Work item:
If a line of the records contains the word "burst", list it.

++++++++

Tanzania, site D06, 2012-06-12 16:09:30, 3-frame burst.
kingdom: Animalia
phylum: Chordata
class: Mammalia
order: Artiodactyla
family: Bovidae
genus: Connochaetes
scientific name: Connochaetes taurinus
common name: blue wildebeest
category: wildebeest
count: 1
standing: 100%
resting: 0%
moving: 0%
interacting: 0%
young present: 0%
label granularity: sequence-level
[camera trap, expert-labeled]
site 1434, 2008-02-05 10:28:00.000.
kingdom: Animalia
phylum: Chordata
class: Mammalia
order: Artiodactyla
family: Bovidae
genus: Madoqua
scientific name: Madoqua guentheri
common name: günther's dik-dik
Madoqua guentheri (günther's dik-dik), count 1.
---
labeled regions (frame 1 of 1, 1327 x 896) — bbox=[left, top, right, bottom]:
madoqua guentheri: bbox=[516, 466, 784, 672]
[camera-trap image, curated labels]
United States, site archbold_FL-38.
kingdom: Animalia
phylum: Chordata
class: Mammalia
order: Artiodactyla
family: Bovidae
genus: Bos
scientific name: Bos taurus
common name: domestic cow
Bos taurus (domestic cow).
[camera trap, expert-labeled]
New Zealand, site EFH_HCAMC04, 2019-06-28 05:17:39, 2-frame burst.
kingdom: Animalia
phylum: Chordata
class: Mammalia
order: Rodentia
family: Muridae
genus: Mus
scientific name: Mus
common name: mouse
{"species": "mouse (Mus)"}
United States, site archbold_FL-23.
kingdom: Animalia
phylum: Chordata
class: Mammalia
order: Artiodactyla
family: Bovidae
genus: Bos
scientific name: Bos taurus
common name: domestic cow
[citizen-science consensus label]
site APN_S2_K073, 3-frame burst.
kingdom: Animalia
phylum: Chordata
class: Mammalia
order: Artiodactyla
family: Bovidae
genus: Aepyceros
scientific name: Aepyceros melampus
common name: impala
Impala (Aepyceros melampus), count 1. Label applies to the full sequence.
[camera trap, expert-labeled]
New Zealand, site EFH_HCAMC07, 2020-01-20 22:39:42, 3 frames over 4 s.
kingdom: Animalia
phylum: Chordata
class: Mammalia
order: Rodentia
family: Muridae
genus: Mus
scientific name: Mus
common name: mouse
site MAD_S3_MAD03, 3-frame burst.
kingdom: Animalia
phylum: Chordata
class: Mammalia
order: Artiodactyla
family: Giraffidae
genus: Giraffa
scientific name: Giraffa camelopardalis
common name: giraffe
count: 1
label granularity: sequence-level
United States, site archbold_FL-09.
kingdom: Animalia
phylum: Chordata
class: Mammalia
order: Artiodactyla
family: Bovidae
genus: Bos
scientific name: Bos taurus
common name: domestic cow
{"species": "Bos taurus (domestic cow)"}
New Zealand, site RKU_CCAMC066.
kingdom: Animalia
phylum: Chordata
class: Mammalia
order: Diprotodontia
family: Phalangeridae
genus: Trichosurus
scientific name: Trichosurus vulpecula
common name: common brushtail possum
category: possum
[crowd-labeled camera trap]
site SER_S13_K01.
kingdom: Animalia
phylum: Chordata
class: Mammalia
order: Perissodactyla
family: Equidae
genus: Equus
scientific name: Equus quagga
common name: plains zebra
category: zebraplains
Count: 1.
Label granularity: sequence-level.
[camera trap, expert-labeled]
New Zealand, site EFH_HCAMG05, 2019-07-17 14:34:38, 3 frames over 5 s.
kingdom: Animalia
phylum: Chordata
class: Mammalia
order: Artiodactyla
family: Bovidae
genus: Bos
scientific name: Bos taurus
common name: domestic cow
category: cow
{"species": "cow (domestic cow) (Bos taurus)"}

++++++++

Written answer:
Tanzania, site D06, 2012-06-12 16:09:30, 3-frame burst.
New Zealand, site EFH_HCAMC04, 2019-06-28 05:17:39, 2-frame burst.
site APN_S2_K073, 3-frame burst.
site MAD_S3_MAD03, 3-frame burst.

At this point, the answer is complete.